#### Document excerpt ####
I use potassium bicarbonate in my planted tank to raise KH specifically to avoid sodium. Looks like its equilibrium pH in solution is 8.2 so I image that'd be just fine for this use - not looking to get to 9.


----------



## Vincenzo (Mar 6, 2014)

Have you experienced an algae problem with using potassium?


----------



## jgilvey (Jun 12, 2008)

I kind of let the tank get away from me over the holidays as it was nuts at work for a few moths, so I did have algae issues. But not that I'd attribute to Potassium. Is that a known trigger? Typical E.I dosing will add lots of K as well from Potassium Nitrate/Mono Potassium Phosphate/Potassium Sulfate, but I've not heard it's an issue.


----------



## Vincenzo (Mar 6, 2014)

I don't know. Curious. I'll search and see if I come up with something. I use sodium bicarbonate and epsom salt along with cichlid salts and trace. The substrate is crushed shells. My pH is in the 8 range, can't tell exactly with colorimetric method. But typically sodium bicarbonate in solution has a pH of 8.3 so I'll go with that. The GH is around 24 and the alkalinity is off the scale. You said your pH with the potassium bicarbonate is 8.2. Is that checked with a meter?
#### Data extract ####
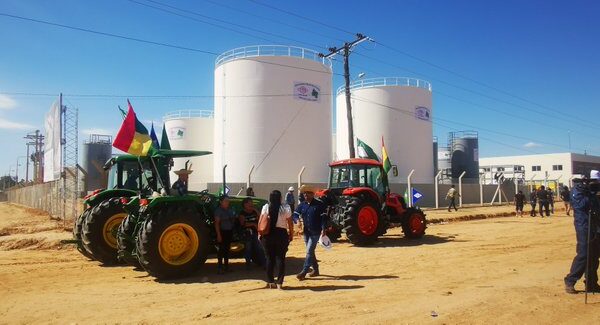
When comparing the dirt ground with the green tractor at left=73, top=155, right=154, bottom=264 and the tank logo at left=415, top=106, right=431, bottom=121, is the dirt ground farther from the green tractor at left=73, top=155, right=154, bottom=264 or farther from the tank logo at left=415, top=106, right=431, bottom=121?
the tank logo at left=415, top=106, right=431, bottom=121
####
## Problem requirements
Continue the forum thread about raising KH with potassium bicarbonate, starting right after its final post.

## Response to this exercise
I would rather not use sodium. Where do you get the potassium bicarbonate?

You add nitrate and phosphate. You are able to keep nitrates down with just water changes? The phosphates will add add to algae growth.


----------



## jgilvey (Jun 12, 2008)

Here's a good write-up on EI dosing and nutrients.

http://www.ukaps.org/index.php?page=dos ... -dry-salts

In short, it's been found that it's not nutrients per se that cause algae blooms. Lots of folks add lots of them with no issues.

I ordered it here. Looks like it's out of stock, but there are other suppliers. Seems to be a popular brewing additive.

http://www.amazon.com/gp/product/B0064G ... UTF8&psc=1


----------



## jgilvey (Jun 12, 2008)

> "Vincenzo" You said your pH with the potassium bicarbonate is 8.2. Is that checked with a meter?


 That # was just the equilibrium # I found on the web, not my tank.


----------



## Vincenzo (Mar 6, 2014)

Same here. The colorimetric method confirms we are in the proper range.


----------



## jgilvey (Jun 12, 2008)

Cool.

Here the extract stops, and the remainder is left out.